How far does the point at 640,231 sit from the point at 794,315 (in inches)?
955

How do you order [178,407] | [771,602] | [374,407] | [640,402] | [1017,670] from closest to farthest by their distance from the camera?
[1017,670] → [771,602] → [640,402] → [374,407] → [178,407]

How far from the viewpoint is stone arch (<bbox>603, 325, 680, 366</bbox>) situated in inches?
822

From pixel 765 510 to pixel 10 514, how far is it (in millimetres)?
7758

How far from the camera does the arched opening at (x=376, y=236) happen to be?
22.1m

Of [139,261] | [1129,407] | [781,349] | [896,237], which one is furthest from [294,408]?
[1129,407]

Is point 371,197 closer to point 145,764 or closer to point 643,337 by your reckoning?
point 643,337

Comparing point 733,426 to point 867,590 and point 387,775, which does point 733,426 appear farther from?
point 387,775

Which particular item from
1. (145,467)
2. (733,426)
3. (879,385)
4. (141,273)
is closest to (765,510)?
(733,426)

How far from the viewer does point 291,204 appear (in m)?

*****

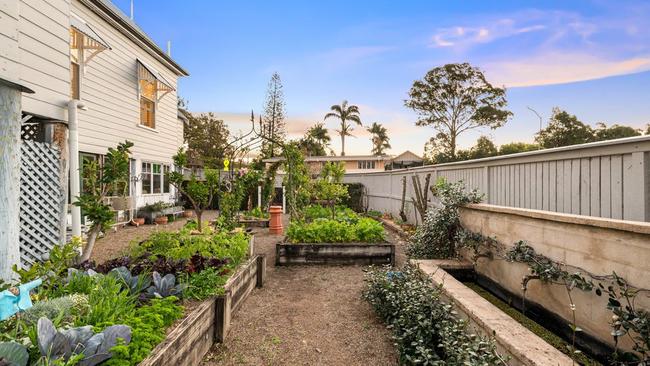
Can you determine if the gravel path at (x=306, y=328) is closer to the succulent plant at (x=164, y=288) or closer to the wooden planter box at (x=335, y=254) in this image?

*****

Aim of the exercise:
Which lines in the records above contain the string "camera", with case counting? Copy each of those lines in full.

Result:
How do you order [178,407] | [771,602] | [374,407] | [640,402] | [1017,670] from closest to farthest by their distance from the camera?
How far from the camera does the arched opening at (x=376, y=236) happen to be?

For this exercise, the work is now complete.